Yeah, but the case law resulting from the denied ruling could prove valuable for others who need to defend their use of trademarks in API naming. "API" here refers to the broad judicial term, where the User-Agent header falls under.
See Sega v. Accolade for a precedent of why that likely won't work.
Adversarial compatibility is pretty nice though, I don't think we should do away with it.
One of the comments from the accepted answer says that the Mozilla was the codename for Netscape, link: https://stackoverflow.com/questions/1114254/why-do-all-brows...
There's a better explanation in the last comment on the page You linked.

ISTR that Netscape used to have in it's README or INSTALL (or maybe an "about"-like menu entry) a note that the name of the browser is pronounced Mozilla while only being spelled N-E-T-S-C-A-P-E.

Maybe then folks would stop sending this header. To avoid licensing fees.

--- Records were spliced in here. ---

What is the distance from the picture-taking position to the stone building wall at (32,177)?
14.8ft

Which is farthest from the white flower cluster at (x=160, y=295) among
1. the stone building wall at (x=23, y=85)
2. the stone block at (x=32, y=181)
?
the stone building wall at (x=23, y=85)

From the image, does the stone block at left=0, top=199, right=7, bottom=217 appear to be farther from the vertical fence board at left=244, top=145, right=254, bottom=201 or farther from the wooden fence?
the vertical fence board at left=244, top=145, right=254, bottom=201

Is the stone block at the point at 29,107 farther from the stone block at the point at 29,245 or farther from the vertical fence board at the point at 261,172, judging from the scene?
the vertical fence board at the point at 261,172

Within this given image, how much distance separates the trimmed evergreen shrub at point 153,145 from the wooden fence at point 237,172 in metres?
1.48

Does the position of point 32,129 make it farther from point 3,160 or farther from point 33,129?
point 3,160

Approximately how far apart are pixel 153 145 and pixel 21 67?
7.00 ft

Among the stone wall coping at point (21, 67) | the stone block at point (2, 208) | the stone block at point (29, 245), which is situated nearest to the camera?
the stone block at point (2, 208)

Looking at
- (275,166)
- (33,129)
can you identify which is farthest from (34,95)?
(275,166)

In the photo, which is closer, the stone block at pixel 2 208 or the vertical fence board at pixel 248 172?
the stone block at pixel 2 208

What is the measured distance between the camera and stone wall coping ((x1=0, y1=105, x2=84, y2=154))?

I have been omitting it for decades with great results.

Google would have to pay a lot of licensing fees then...

> Mozilla/5.0 (Linux; Android 10; K) AppleWebKit/537.36 (KHTML, like Gecko) Chrome/137.0.0.0 Mobile Safari/537.36

It is Mozilla (nope), Linux (yes, in a sense), Android (yes) AppleWebKit (not Apple and not WebKit), KHTML (nope), Gecko (nope), Chrome (yes), Mobile (yes), Safari (nope).

So maybe they owe something to Mozilla, Apple and KDE.

To be fair Blink engine started as a fork of Apple's WebKit engine. Although I wouldn't be suprised if none of the WebKit code is present on Chromium now...
And to be fair on the topic of being fair, Apple's WebKit started as a fork of KHTML. So the string makes some sense.